Copy out the full forum post below about keeping capitalization in suggestions, word for word and with its line breaks intact.

(EXTRACT TO READ)
========================================================================

AW: AW: Keeping capitalization in suggestions?

Posted by Clemens Wyss DEV <cl...@mysign.ch>.
Thanks for all the insightful links.
I tried http://www.cominvent.com/2012/01/25/super-flexible-autocomplete-with-solr but that approach returns searchresults instead of term-suggestions.

I have (at the moment) a solution based on http://wiki.apache.org/solr/TermsComponent . But I might want multi-term-suggestions (and fuzzyness). 
Therefore I'd be very much interested how AnalyzingInfixLookupFactory (or any other suggest-component) would allow to
a) return case-sensitive suggestions (i.e. as-indexed/stored)
b) allow case-insensitive suggestion-lookup
?
Anybody else doing what I'd like to do?

========================================================================

(DATA UNDER STUDY)
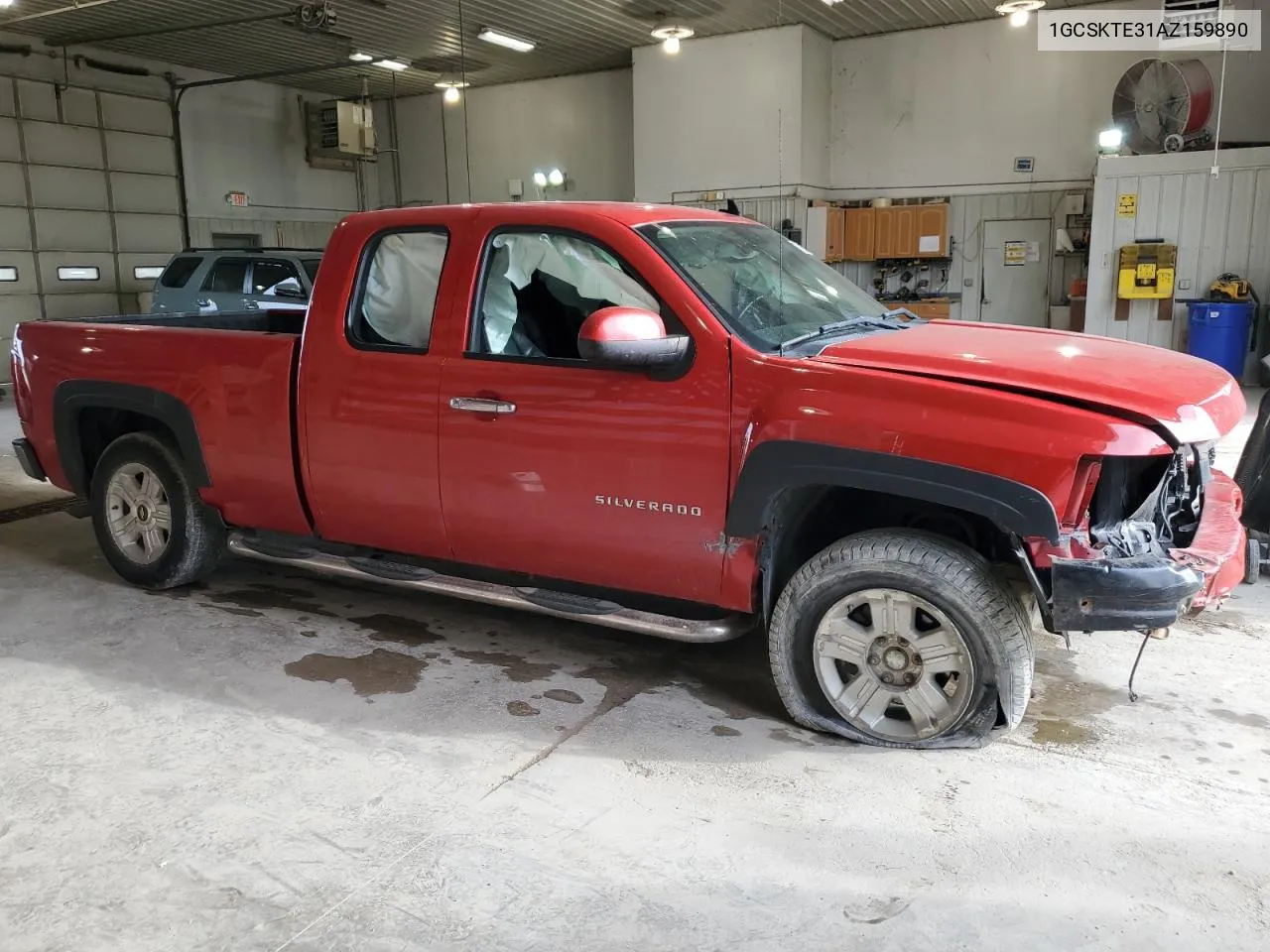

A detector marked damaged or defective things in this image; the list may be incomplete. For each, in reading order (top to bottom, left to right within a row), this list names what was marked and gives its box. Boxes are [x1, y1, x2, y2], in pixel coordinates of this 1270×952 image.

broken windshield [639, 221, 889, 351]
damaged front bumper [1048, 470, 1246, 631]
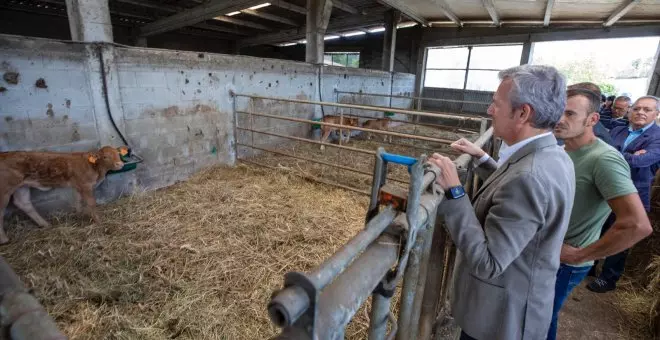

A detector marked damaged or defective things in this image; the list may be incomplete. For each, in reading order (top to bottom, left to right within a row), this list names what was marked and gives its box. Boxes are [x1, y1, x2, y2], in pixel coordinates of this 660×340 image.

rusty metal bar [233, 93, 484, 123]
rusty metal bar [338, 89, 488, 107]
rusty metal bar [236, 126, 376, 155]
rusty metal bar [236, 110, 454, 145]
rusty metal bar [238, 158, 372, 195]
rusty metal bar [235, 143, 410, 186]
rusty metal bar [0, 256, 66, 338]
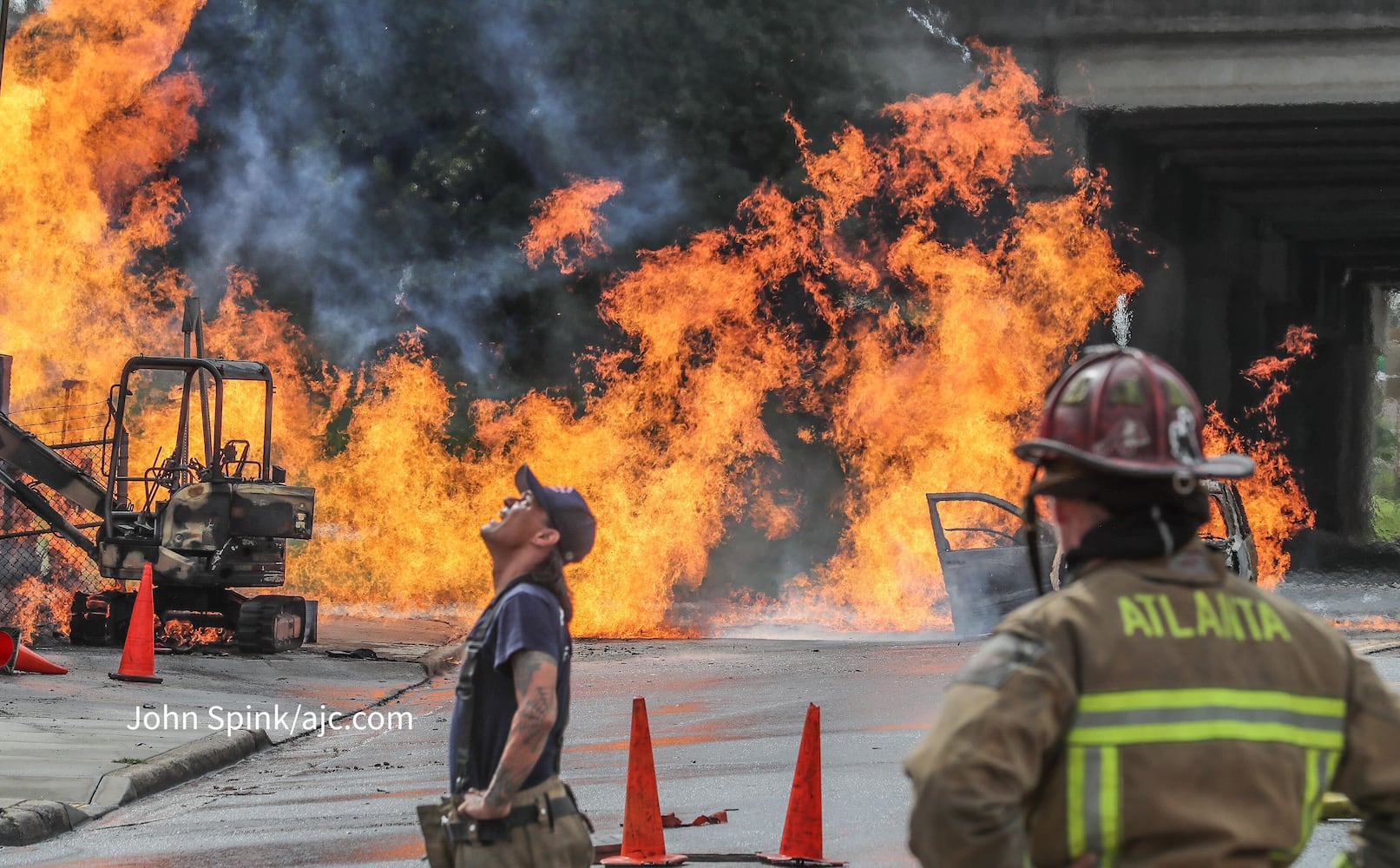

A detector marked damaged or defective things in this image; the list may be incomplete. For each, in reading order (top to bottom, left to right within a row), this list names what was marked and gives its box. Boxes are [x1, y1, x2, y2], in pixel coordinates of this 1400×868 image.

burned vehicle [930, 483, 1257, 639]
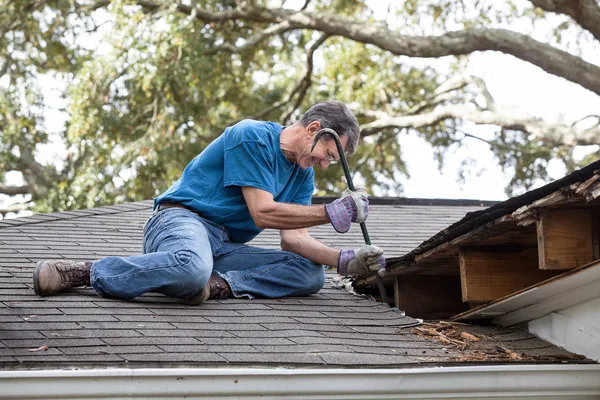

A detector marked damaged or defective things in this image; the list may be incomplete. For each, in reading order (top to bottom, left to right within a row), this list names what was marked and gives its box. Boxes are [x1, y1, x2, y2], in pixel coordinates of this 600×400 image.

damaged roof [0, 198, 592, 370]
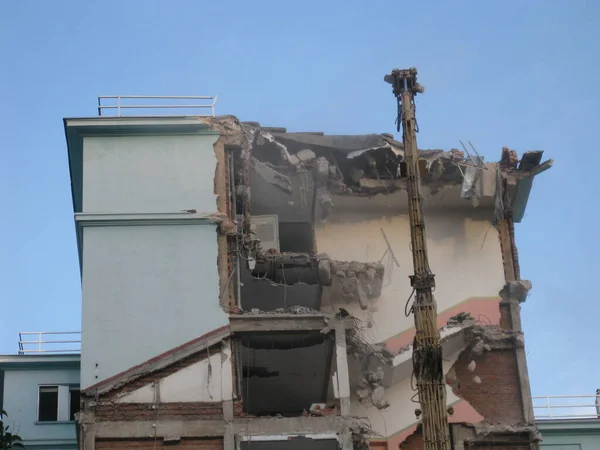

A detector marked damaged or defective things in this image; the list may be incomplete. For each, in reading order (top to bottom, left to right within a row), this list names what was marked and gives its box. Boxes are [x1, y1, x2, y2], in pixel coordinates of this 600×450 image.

========================================================================

(EXERCISE SOLUTION)
AW: AW: Keeping capitalization in suggestions?

Posted by Clemens Wyss DEV <cl...@mysign.ch>.
Thanks for all the insightful links.
I tried http://www.cominvent.com/2012/01/25/super-flexible-autocomplete-with-solr but that approach returns searchresults instead of term-suggestions.

I have (at the moment) a solution based on http://wiki.apache.org/solr/TermsComponent . But I might want multi-term-suggestions (and fuzzyness). 
Therefore I'd be very much interested how AnalyzingInfixLookupFactory (or any other suggest-component) would allow to
a) return case-sensitive suggestions (i.e. as-indexed/stored)
b) allow case-insensitive suggestion-lookup
?
Anybody else doing what I'd like to do?